Should Employers Require COVID-19 Vaccination Before Returning to the Office?

As COVID-19 vaccine rollouts intensify across the country, employers across all industries are trying to decide whether they should implement a mandatory vaccine policy before they let employees back into the office.

As COVID-19 vaccine rollouts intensify across the country, employers across all industries are trying to decide whether they should implement a mandatory vaccine policy before they let employees back into the office. This is especially true for biotechnology companies, as these companies could set a precedent for organizations across all industries.

In a webinar presented earlier this month titled “What Biotech Employers Need to Know about COVID Vaccines and Returning to the Office,” Hogan Lovells partners Melissa Bianchi, David Horowitz and George Ingham discussed 10 considerations about mandatory COVID-19 vaccine policies.

The speakers suggest employers will likely be able to implement these policies, per current Equal Employment Opportunity Commission (EEOC) guidance, but employers need to make careful decisions on whether or not they should do so.

Factors that may likely affect the decision include vaccine availability, the potential of providing accommodations to employees who object the policy, as well as issues concerning state and local laws.

Additionally, employers who decide to make vaccination programs mandatory before an employee can enter the office must have the capability to process exemption requests based on pregnancy, disability and/or religious beliefs. These requests may need to undergo rigorous analyses, considering the broad definitions of disability and the legal framework involved in pregnancy accommodations, to identify whether reasonable accommodations are possible.
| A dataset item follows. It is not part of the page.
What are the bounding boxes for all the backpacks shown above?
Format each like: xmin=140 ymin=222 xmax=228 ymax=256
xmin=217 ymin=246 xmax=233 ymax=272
Employers have the right to ask employees vaccine-related questions, but these questions should be made clear and should avoid queries about protected class as well as genetic information. The speakers suggest asking an employee why they did not get vaccinated could be risky, but the employer could ask the employee whether or not they received the vaccine. These questions, and their corresponding answers, should be confidential but documented by the company in files separate from normal personnel files.

The speakers emphasize that employers should aggregate and anonymize the vaccine answers so the management team cannot find out which employee has or has not been vaccinated against COVID-19.

Employers that have voluntary vaccination programs may be able to set up clinics onsite, allowing either the employer or a third-party service to provide the vaccines. In contrast, employers that implement mandatory programs can only set up these onsite clinics with respect to employees that the employer has “a reasonable belief, based on objective evidence, that [the] employee who does not answer the questions and, therefore, does not receive a vaccination, will pose a direct threat to the health or safety of her or himself or others.”

In addition, the speakers suggest that an employer can require non-employees of the company, like independent contractors and visitors, to receive the vaccine before they come into the office. This is because non-employees are typically not covered by applicable protections that generally cover full-time employees. State and local laws should be considered in this regard.

That being said, the speakers note that employers should not look to make major changes to normal business operations based on the vaccination rates in the workplace. In new guidance, the federal Occupational Safety and Health Administration says employers should “not distinguish between workers who are vaccinated and those who are not” in regard to measures taken for safety.